Data for the task:
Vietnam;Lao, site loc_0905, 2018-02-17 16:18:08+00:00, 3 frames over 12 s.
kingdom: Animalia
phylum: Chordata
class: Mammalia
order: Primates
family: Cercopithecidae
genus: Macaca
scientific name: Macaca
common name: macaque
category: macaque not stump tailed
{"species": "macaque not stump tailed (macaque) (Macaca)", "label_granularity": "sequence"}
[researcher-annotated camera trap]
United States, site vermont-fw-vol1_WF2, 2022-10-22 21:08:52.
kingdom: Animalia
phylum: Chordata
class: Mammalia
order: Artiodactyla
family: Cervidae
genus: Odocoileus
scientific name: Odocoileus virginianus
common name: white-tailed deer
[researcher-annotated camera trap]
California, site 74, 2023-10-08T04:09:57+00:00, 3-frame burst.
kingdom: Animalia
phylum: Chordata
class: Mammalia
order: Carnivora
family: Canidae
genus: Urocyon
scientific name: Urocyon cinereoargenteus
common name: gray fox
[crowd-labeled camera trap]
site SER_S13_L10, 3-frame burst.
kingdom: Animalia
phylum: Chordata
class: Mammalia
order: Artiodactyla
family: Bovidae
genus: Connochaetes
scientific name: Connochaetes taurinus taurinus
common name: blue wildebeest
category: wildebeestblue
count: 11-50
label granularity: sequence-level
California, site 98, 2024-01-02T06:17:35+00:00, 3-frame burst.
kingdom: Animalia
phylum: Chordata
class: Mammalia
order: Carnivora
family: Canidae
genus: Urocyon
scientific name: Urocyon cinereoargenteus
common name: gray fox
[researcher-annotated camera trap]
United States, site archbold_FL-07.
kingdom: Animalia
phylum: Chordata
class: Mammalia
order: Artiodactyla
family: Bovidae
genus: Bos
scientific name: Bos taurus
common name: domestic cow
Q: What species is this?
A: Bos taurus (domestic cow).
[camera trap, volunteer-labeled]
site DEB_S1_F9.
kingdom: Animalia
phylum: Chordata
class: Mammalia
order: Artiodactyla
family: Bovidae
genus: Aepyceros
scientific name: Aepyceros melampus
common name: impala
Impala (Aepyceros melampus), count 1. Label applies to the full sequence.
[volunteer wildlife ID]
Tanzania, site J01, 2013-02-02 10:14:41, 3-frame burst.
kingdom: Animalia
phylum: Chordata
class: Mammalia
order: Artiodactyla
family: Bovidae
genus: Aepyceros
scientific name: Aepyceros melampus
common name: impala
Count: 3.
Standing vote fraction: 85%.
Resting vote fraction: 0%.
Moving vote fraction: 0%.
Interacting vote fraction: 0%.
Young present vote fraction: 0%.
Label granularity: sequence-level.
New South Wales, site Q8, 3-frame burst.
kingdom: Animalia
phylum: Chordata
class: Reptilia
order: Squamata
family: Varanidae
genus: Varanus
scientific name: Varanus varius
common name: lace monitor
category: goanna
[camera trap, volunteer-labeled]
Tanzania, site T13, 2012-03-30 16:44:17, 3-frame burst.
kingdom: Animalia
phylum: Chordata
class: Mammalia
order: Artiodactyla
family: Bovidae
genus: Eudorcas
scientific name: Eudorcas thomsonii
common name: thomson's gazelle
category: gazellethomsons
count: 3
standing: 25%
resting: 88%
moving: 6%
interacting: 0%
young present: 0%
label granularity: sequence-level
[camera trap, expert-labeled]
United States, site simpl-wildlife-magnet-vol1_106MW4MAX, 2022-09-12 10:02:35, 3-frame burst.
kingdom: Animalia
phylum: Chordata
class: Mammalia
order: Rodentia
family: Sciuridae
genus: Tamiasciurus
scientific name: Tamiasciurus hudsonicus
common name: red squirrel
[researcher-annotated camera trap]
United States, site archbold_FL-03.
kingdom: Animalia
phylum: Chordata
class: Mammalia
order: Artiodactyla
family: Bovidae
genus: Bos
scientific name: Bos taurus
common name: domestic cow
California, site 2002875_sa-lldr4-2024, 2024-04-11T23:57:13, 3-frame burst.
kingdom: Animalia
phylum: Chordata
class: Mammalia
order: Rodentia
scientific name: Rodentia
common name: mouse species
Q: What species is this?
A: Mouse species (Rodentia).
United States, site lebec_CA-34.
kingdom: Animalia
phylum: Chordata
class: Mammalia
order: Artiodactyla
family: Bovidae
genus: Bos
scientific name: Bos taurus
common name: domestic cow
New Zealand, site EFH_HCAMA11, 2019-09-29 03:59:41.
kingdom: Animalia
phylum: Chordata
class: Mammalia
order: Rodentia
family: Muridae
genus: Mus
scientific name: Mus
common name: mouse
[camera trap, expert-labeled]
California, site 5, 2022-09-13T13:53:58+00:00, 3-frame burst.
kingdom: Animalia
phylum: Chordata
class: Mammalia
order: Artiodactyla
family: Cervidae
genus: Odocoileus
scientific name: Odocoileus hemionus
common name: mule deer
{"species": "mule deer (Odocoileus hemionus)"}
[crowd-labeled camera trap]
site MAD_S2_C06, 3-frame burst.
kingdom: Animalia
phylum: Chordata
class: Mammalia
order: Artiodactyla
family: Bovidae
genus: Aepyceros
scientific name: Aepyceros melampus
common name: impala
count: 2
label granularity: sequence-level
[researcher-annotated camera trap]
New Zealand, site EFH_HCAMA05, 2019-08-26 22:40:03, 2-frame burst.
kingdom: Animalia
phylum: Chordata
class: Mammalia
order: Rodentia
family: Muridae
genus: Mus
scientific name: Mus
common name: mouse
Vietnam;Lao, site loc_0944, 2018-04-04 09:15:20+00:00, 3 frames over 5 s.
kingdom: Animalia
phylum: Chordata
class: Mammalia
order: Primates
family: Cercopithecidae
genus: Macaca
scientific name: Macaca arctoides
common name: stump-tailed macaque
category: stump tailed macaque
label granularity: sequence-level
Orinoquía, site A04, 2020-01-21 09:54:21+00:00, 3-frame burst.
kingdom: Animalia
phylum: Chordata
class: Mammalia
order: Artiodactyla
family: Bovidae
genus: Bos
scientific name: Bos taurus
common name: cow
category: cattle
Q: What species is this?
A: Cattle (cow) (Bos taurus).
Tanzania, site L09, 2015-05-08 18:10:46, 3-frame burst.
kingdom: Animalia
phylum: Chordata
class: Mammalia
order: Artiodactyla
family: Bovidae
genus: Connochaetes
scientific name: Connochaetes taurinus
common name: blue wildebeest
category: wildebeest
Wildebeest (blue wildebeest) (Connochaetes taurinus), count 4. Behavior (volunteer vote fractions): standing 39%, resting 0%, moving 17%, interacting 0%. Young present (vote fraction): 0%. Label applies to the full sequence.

Task prompt:
Reproduce all the data precisely, word for word.

Output below:
Vietnam;Lao, site loc_0905, 2018-02-17 16:18:08+00:00, 3 frames over 12 s.
kingdom: Animalia
phylum: Chordata
class: Mammalia
order: Primates
family: Cercopithecidae
genus: Macaca
scientific name: Macaca
common name: macaque
category: macaque not stump tailed
{"species": "macaque not stump tailed (macaque) (Macaca)", "label_granularity": "sequence"}
[researcher-annotated camera trap]
United States, site vermont-fw-vol1_WF2, 2022-10-22 21:08:52.
kingdom: Animalia
phylum: Chordata
class: Mammalia
order: Artiodactyla
family: Cervidae
genus: Odocoileus
scientific name: Odocoileus virginianus
common name: white-tailed deer
[researcher-annotated camera trap]
California, site 74, 2023-10-08T04:09:57+00:00, 3-frame burst.
kingdom: Animalia
phylum: Chordata
class: Mammalia
order: Carnivora
family: Canidae
genus: Urocyon
scientific name: Urocyon cinereoargenteus
common name: gray fox
[crowd-labeled camera trap]
site SER_S13_L10, 3-frame burst.
kingdom: Animalia
phylum: Chordata
class: Mammalia
order: Artiodactyla
family: Bovidae
genus: Connochaetes
scientific name: Connochaetes taurinus taurinus
common name: blue wildebeest
category: wildebeestblue
count: 11-50
label granularity: sequence-level
California, site 98, 2024-01-02T06:17:35+00:00, 3-frame burst.
kingdom: Animalia
phylum: Chordata
class: Mammalia
order: Carnivora
family: Canidae
genus: Urocyon
scientific name: Urocyon cinereoargenteus
common name: gray fox
[researcher-annotated camera trap]
United States, site archbold_FL-07.
kingdom: Animalia
phylum: Chordata
class: Mammalia
order: Artiodactyla
family: Bovidae
genus: Bos
scientific name: Bos taurus
common name: domestic cow
Q: What species is this?
A: Bos taurus (domestic cow).
[camera trap, volunteer-labeled]
site DEB_S1_F9.
kingdom: Animalia
phylum: Chordata
class: Mammalia
order: Artiodactyla
family: Bovidae
genus: Aepyceros
scientific name: Aepyceros melampus
common name: impala
Impala (Aepyceros melampus), count 1. Label applies to the full sequence.
[volunteer wildlife ID]
Tanzania, site J01, 2013-02-02 10:14:41, 3-frame burst.
kingdom: Animalia
phylum: Chordata
class: Mammalia
order: Artiodactyla
family: Bovidae
genus: Aepyceros
scientific name: Aepyceros melampus
common name: impala
Count: 3.
Standing vote fraction: 85%.
Resting vote fraction: 0%.
Moving vote fraction: 0%.
Interacting vote fraction: 0%.
Young present vote fraction: 0%.
Label granularity: sequence-level.
New South Wales, site Q8, 3-frame burst.
kingdom: Animalia
phylum: Chordata
class: Reptilia
order: Squamata
family: Varanidae
genus: Varanus
scientific name: Varanus varius
common name: lace monitor
category: goanna
[camera trap, volunteer-labeled]
Tanzania, site T13, 2012-03-30 16:44:17, 3-frame burst.
kingdom: Animalia
phylum: Chordata
class: Mammalia
order: Artiodactyla
family: Bovidae
genus: Eudorcas
scientific name: Eudorcas thomsonii
common name: thomson's gazelle
category: gazellethomsons
count: 3
standing: 25%
resting: 88%
moving: 6%
interacting: 0%
young present: 0%
label granularity: sequence-level
[camera trap, expert-labeled]
United States, site simpl-wildlife-magnet-vol1_106MW4MAX, 2022-09-12 10:02:35, 3-frame burst.
kingdom: Animalia
phylum: Chordata
class: Mammalia
order: Rodentia
family: Sciuridae
genus: Tamiasciurus
scientific name: Tamiasciurus hudsonicus
common name: red squirrel
[researcher-annotated camera trap]
United States, site archbold_FL-03.
kingdom: Animalia
phylum: Chordata
class: Mammalia
order: Artiodactyla
family: Bovidae
genus: Bos
scientific name: Bos taurus
common name: domestic cow
California, site 2002875_sa-lldr4-2024, 2024-04-11T23:57:13, 3-frame burst.
kingdom: Animalia
phylum: Chordata
class: Mammalia
order: Rodentia
scientific name: Rodentia
common name: mouse species
Q: What species is this?
A: Mouse species (Rodentia).
United States, site lebec_CA-34.
kingdom: Animalia
phylum: Chordata
class: Mammalia
order: Artiodactyla
family: Bovidae
genus: Bos
scientific name: Bos taurus
common name: domestic cow
New Zealand, site EFH_HCAMA11, 2019-09-29 03:59:41.
kingdom: Animalia
phylum: Chordata
class: Mammalia
order: Rodentia
family: Muridae
genus: Mus
scientific name: Mus
common name: mouse
[camera trap, expert-labeled]
California, site 5, 2022-09-13T13:53:58+00:00, 3-frame burst.
kingdom: Animalia
phylum: Chordata
class: Mammalia
order: Artiodactyla
family: Cervidae
genus: Odocoileus
scientific name: Odocoileus hemionus
common name: mule deer
{"species": "mule deer (Odocoileus hemionus)"}
[crowd-labeled camera trap]
site MAD_S2_C06, 3-frame burst.
kingdom: Animalia
phylum: Chordata
class: Mammalia
order: Artiodactyla
family: Bovidae
genus: Aepyceros
scientific name: Aepyceros melampus
common name: impala
count: 2
label granularity: sequence-level
[researcher-annotated camera trap]
New Zealand, site EFH_HCAMA05, 2019-08-26 22:40:03, 2-frame burst.
kingdom: Animalia
phylum: Chordata
class: Mammalia
order: Rodentia
family: Muridae
genus: Mus
scientific name: Mus
common name: mouse
Vietnam;Lao, site loc_0944, 2018-04-04 09:15:20+00:00, 3 frames over 5 s.
kingdom: Animalia
phylum: Chordata
class: Mammalia
order: Primates
family: Cercopithecidae
genus: Macaca
scientific name: Macaca arctoides
common name: stump-tailed macaque
category: stump tailed macaque
label granularity: sequence-level
Orinoquía, site A04, 2020-01-21 09:54:21+00:00, 3-frame burst.
kingdom: Animalia
phylum: Chordata
class: Mammalia
order: Artiodactyla
family: Bovidae
genus: Bos
scientific name: Bos taurus
common name: cow
category: cattle
Q: What species is this?
A: Cattle (cow) (Bos taurus).
Tanzania, site L09, 2015-05-08 18:10:46, 3-frame burst.
kingdom: Animalia
phylum: Chordata
class: Mammalia
order: Artiodactyla
family: Bovidae
genus: Connochaetes
scientific name: Connochaetes taurinus
common name: blue wildebeest
category: wildebeest
Wildebeest (blue wildebeest) (Connochaetes taurinus), count 4. Behavior (volunteer vote fractions): standing 39%, resting 0%, moving 17%, interacting 0%. Young present (vote fraction): 0%. Label applies to the full sequence.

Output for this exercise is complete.